Side Note: Transfer of Effort, Motivation and “Noncognitive” Skills
Thus far I’ve been looking at transfer through a cognitive lens. A somewhat separate issue is the transfer of things like the ability to focus and study for long periods of time, the ability to resist temptations, or the motivation to want to learn.
Many of the same arguments used above apply to noncognitive skills as well. There’s unlikely to be something like a general faculty you can improve with bulk training efforts for motivation, persistence or focus.
That said, the arguments about transfer here are somewhat different because these are not complex skills (in the information processing sense of “complex”). Sitting at your desk and focusing for eight hours may be difficult, but it’s not computationally demanding.
Thus while I think it’s ridiculous to imagine improving your memory by memorizing Latin verbs, it’s not ridiculous to imagine improving your ability to focus by regularly sitting down to focus. Believing that cognitive skills are highly specific, and should show limited transfer, is not logically incompatible with a more general transfer of effort or persistence.
I might write a fuller summary of my views later, but I want to clarify that while “speaking French” and “being able to focus” are both discussed as skills, they have a different locus of difficulty. French is hard because there are lots of words, grammar and mental processes you need to perform it. Focusing is hard because the naive reward center of your brain wants to go on Twitter instead.
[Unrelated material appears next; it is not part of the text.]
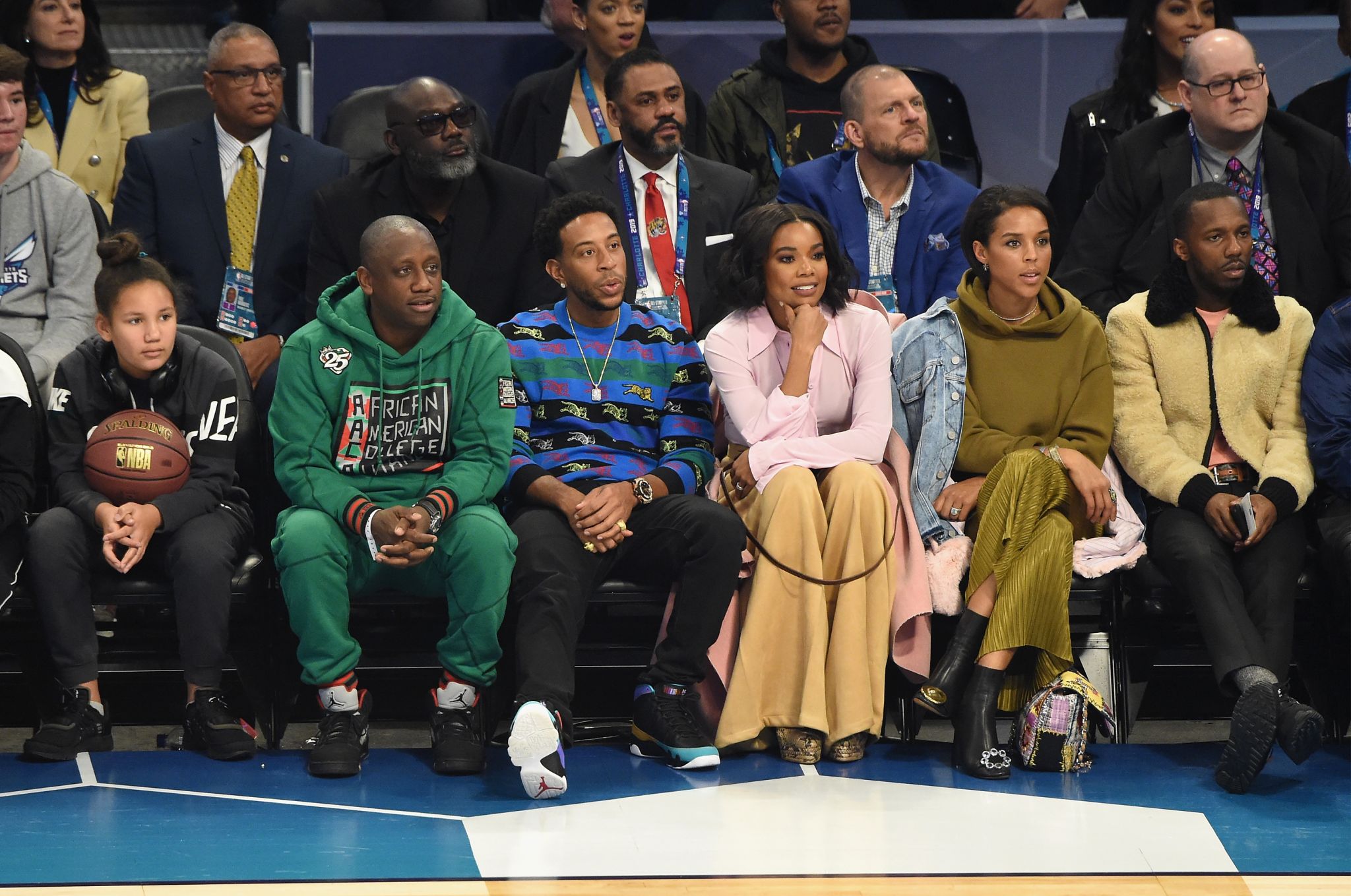 Celebrities sitting courtside at the NBA All-Star Game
Summarizing My Thoughts on Transfer
If you take one thing from this article, it should be that transfer is complicated.
As a practical takeaway, I would agree with roughly the following:
- Transfer should be minimal between unrelated skills.
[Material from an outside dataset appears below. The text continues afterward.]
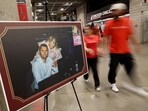 Charlie Kirk memorial: People walk past a picture of slain conservative commentator Charlie Kirk and his wife Erika at State Farm Stadium, on the day of his memorial service, in Glendale, Arizona, U.S., September 21, 2025.  REUTERS/Carlos Barria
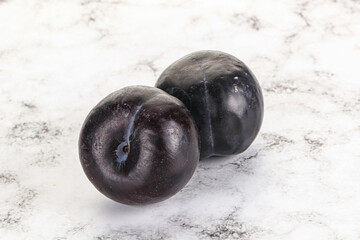 Two ripe sweet black plums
- Transfer between related subjects depends on how much they overlap in content and procedures, with the caveat that those content and procedures may extend beyond what is traditionally thought of as the curriculum.3
- Academic subjects can transfer to real life, but this transfer can fail because:
- We are missing components of the skill for applying it. This can include “recognizing” when an academically learned skill applies (for instance, applying algebra to a real-life quantitative problem).
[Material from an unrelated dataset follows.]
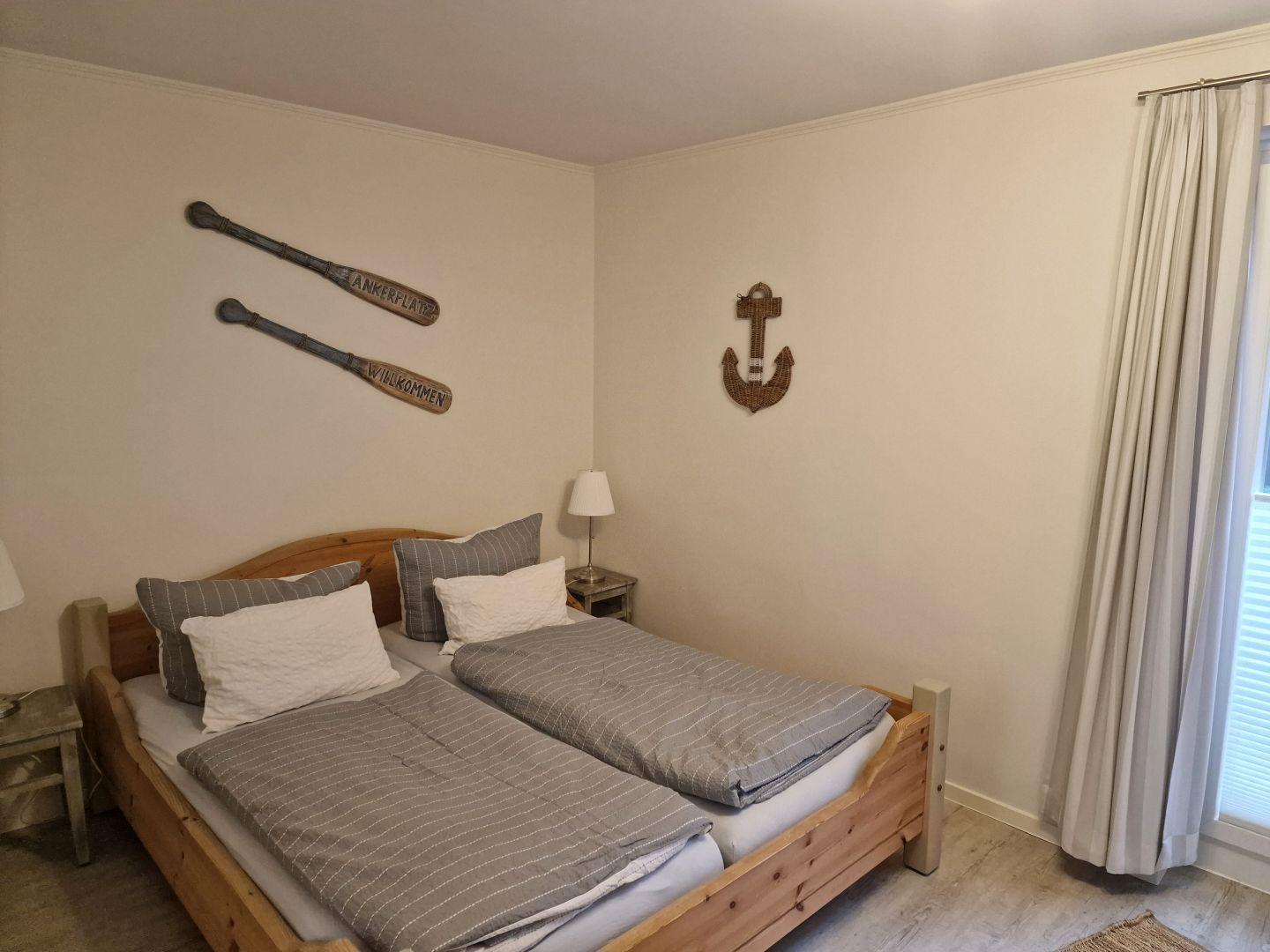 Doppelbett mit Holzrahmen, Wanddekoration mit Ruder und Anker, Nachttisch mit Lampe.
- We haven’t automated the skill enough to pass the cost-benefit threshold.
- We can’t actually perform the skill with only our academic ability.
- Many academic skills are inert, but they’re still potentially helpful for accelerating learning that builds upon them.
- All else being equal, practice on more cognitively similar tasks should maximize overlap and, thus, future transfer. However, there are important exceptions to this because of cognitive load, retrieval effects and overall difficulty. Therefore identifying the most beneficial practice activity may be more complicated than simply matching it with the activity you’re trying to get good at.4
Footnotes
- I’m leaving aside analogies. Analogies suggest two domains that have nothing to do with each other may actually be a source of transfer. But another way of saying this is that analogies suggest an abstract commonality between two superficially different domains. When analogies are useful, they tend to share an overlapping deep structure, so I would include them as an “overlap” theory, even if the overlap is an active process rather than the nature of the mental representations themselves.
- The science on reading seems relevant here: careful experimentation seems to indicate that fluent readers decode words letter-by-letter, even though we may feel like we recognize meaning holistically as we look at text.
- For instance, I tend to think learning Chinese will help with later learning Spanish, even though there is virtually no overlap in the vocabulary or syntax. Instead, what is transferred is a more abstract understanding of languages and how they are learned.
- This is a major misconception I had when I wrote my “do the real thing” piece.